» **What to do**
Output the lines from the one with "Roughly how far" through the last line, both included, as a JSON list of strings with one string per line. Skip blank lines.

[Lines taken from a collection]
:::

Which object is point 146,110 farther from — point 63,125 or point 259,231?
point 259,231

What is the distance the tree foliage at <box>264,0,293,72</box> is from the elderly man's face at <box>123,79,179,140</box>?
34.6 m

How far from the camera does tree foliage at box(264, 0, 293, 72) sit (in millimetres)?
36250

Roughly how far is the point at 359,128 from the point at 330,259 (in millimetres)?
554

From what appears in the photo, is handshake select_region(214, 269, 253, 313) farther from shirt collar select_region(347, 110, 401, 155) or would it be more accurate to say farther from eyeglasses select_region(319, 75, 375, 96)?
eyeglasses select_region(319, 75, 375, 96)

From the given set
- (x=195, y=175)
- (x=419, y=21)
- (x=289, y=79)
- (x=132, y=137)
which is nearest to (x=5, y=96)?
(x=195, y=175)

:::

» **Solution to this task**
[
  "Roughly how far is the point at 359,128 from the point at 330,259 (in millimetres)?",
  "554",
  "From what appears in the photo, is handshake select_region(214, 269, 253, 313) farther from shirt collar select_region(347, 110, 401, 155) or would it be more accurate to say farther from eyeglasses select_region(319, 75, 375, 96)?",
  "eyeglasses select_region(319, 75, 375, 96)",
  "From the given set",
  "- (x=195, y=175)",
  "- (x=419, y=21)",
  "- (x=289, y=79)",
  "- (x=132, y=137)",
  "which is nearest to (x=5, y=96)?",
  "(x=195, y=175)"
]